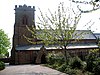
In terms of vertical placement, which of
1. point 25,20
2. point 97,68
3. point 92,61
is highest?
point 25,20

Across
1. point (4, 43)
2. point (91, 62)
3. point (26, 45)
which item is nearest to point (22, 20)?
point (26, 45)

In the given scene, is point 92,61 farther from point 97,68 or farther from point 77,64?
point 77,64

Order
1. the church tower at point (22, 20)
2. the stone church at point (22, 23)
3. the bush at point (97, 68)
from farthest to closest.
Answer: the church tower at point (22, 20) → the stone church at point (22, 23) → the bush at point (97, 68)

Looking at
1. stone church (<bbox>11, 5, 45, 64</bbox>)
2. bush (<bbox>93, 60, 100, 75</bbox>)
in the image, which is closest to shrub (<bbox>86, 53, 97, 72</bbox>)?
bush (<bbox>93, 60, 100, 75</bbox>)

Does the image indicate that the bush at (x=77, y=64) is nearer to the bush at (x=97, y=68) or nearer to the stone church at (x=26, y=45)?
the bush at (x=97, y=68)

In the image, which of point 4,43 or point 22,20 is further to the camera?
point 4,43

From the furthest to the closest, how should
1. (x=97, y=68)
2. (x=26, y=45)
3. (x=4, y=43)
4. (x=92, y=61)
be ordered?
(x=4, y=43)
(x=26, y=45)
(x=92, y=61)
(x=97, y=68)

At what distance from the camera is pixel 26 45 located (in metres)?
60.6

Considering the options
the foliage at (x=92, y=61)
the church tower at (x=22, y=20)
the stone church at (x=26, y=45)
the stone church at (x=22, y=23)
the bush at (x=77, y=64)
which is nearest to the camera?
the foliage at (x=92, y=61)

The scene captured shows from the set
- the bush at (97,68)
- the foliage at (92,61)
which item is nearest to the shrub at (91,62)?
the foliage at (92,61)

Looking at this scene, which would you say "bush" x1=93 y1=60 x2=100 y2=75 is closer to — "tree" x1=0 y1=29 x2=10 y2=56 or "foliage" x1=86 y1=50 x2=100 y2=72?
"foliage" x1=86 y1=50 x2=100 y2=72

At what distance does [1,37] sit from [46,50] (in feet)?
74.8

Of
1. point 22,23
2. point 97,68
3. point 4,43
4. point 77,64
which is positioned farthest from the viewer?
point 4,43

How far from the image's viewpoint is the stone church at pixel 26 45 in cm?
5550
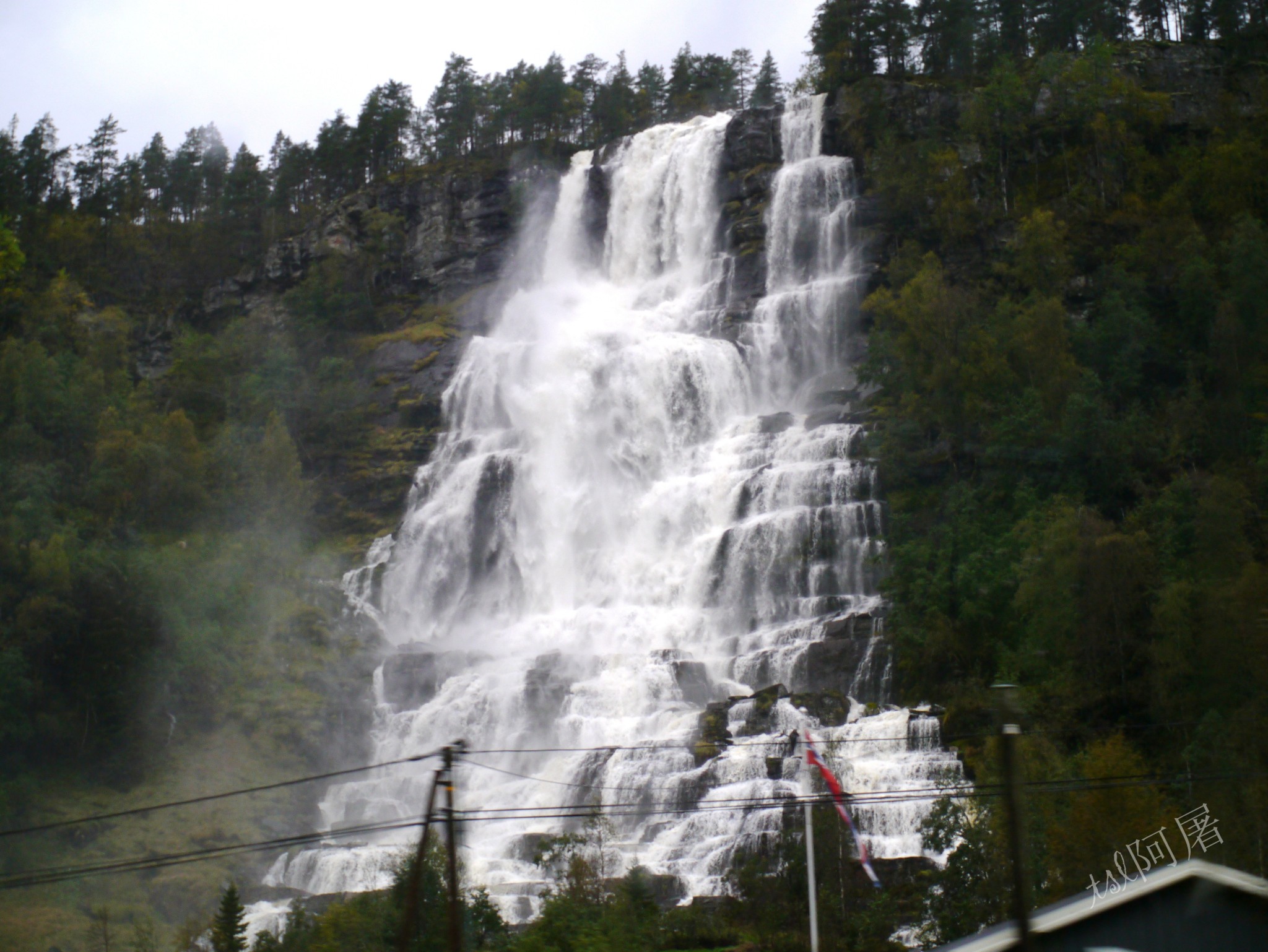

____________

Problem details:
Copy out all of the material above word for word, omitting the pictures.

Solution for this task:
In terms of vertical placement, which of
1. point 25,20
2. point 97,68
3. point 92,61
is highest?
point 25,20

Across
1. point (4, 43)
2. point (91, 62)
3. point (26, 45)
which item is nearest to point (22, 20)?
point (26, 45)

In the given scene, is point 92,61 farther from point 97,68 or farther from point 77,64?
point 77,64

Order
1. the church tower at point (22, 20)
2. the stone church at point (22, 23)
3. the bush at point (97, 68)
from farthest to closest.
Answer: the church tower at point (22, 20) → the stone church at point (22, 23) → the bush at point (97, 68)

Looking at
1. stone church (<bbox>11, 5, 45, 64</bbox>)
2. bush (<bbox>93, 60, 100, 75</bbox>)
in the image, which is closest to shrub (<bbox>86, 53, 97, 72</bbox>)?
bush (<bbox>93, 60, 100, 75</bbox>)

Does the image indicate that the bush at (x=77, y=64) is nearer to the bush at (x=97, y=68) or nearer to the stone church at (x=26, y=45)?
the bush at (x=97, y=68)

In the image, which of point 4,43 or point 22,20 is further to the camera?
point 4,43

From the furthest to the closest, how should
1. (x=97, y=68)
2. (x=26, y=45)
3. (x=4, y=43)
4. (x=92, y=61)
be ordered?
(x=4, y=43)
(x=26, y=45)
(x=92, y=61)
(x=97, y=68)

At what distance from the camera is pixel 26 45 located (in metres)?
60.6

Considering the options
the foliage at (x=92, y=61)
the church tower at (x=22, y=20)
the stone church at (x=26, y=45)
the stone church at (x=22, y=23)
the bush at (x=77, y=64)
which is nearest to the camera?
the foliage at (x=92, y=61)

The scene captured shows from the set
- the bush at (97,68)
- the foliage at (92,61)
which item is nearest to the shrub at (91,62)?
the foliage at (92,61)

Looking at this scene, which would you say "bush" x1=93 y1=60 x2=100 y2=75 is closer to — "tree" x1=0 y1=29 x2=10 y2=56 or "foliage" x1=86 y1=50 x2=100 y2=72?
"foliage" x1=86 y1=50 x2=100 y2=72

At what distance does [1,37] sit from [46,50] (in feet)?
74.8

Of
1. point 22,23
2. point 97,68
3. point 4,43
4. point 77,64
which is positioned farthest from the viewer?
point 4,43

How far from the image's viewpoint is the stone church at pixel 26 45 in cm?
5550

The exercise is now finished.